The below is the biggest golden buddha image in the world, made out of solid gold.
Weight: 5,5 MT
Height: 15ft
Width: 13ft

I thought i share this little "nugget" with you guys. :lol:
It´s a beauty in itself...


----------



## srlaulis (Jan 26, 2013)

:shock: WOW :shock:


----------



## kclaptopsrepair (Jan 27, 2013)

voeckel said:


> :shock:
> 
> The below is the biggest golden buddha image in the world, made out of solid gold.
> Weight: 5,5 MT
> ...


Height is 9.8ft, but still impressive 
Value at the spot $1660 = $293,275,562.70.............


----------



## glondor (Jan 27, 2013)

Looks like karat gold... 9K maybe?

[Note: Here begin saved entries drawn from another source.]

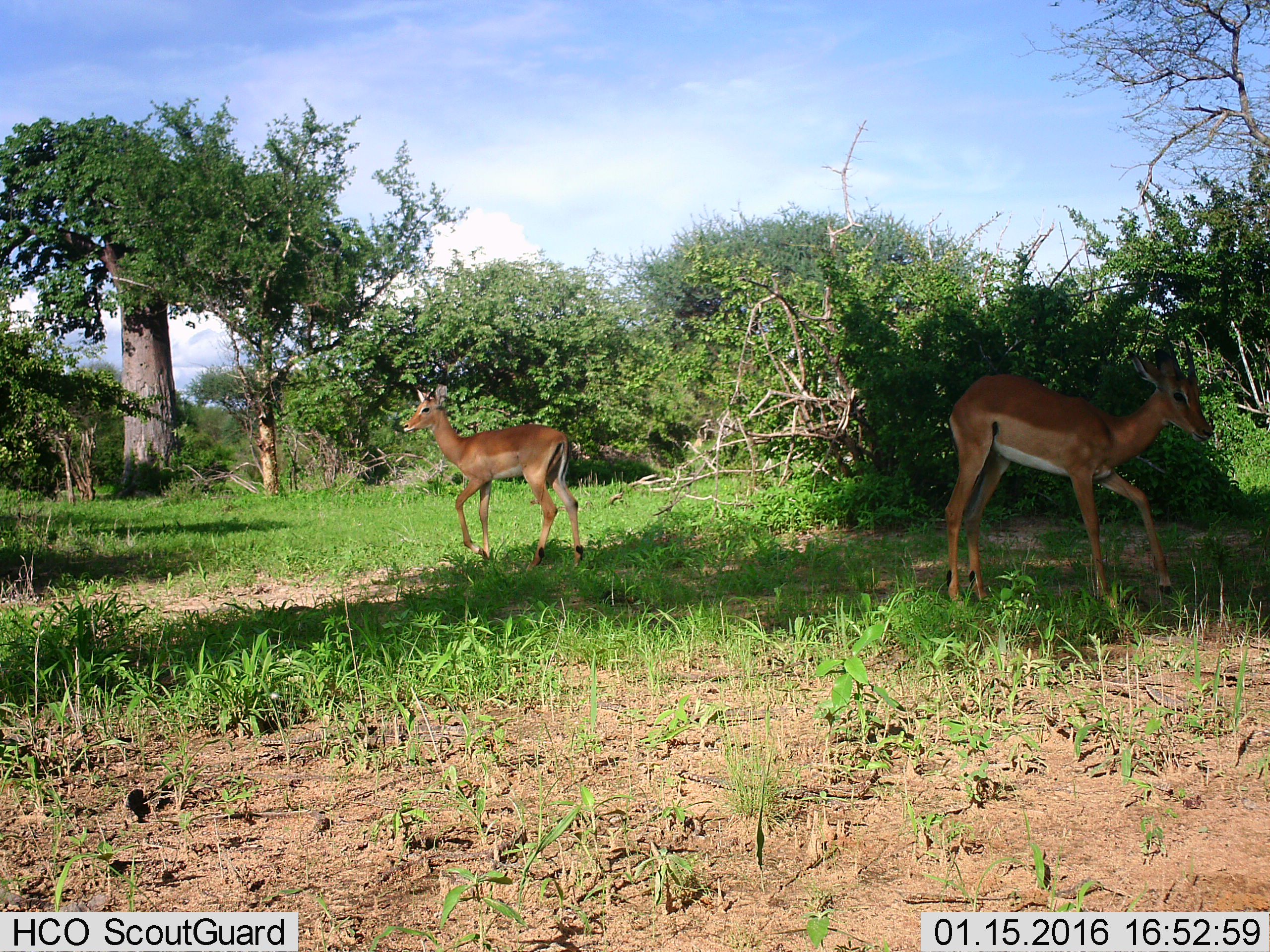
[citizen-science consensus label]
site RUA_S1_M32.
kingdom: Animalia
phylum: Chordata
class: Mammalia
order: Artiodactyla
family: Bovidae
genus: Aepyceros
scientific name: Aepyceros melampus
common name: impala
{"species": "impala (Aepyceros melampus)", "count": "2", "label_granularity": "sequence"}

The surrounding gold frames look pure, leaf no doubt.


----------



## davidhorton_002 (Jan 29, 2013)

Can we Shrink It!!!!!!!!!!!!!!

I mean if we can turn liquide into pure gold with chemistry surely it's possible right!!
To the Bat Cave we have a shrink ray to build.


----------



## RoboSteveo (Feb 1, 2013)

That much gold would leave me feeling zen indeed


----------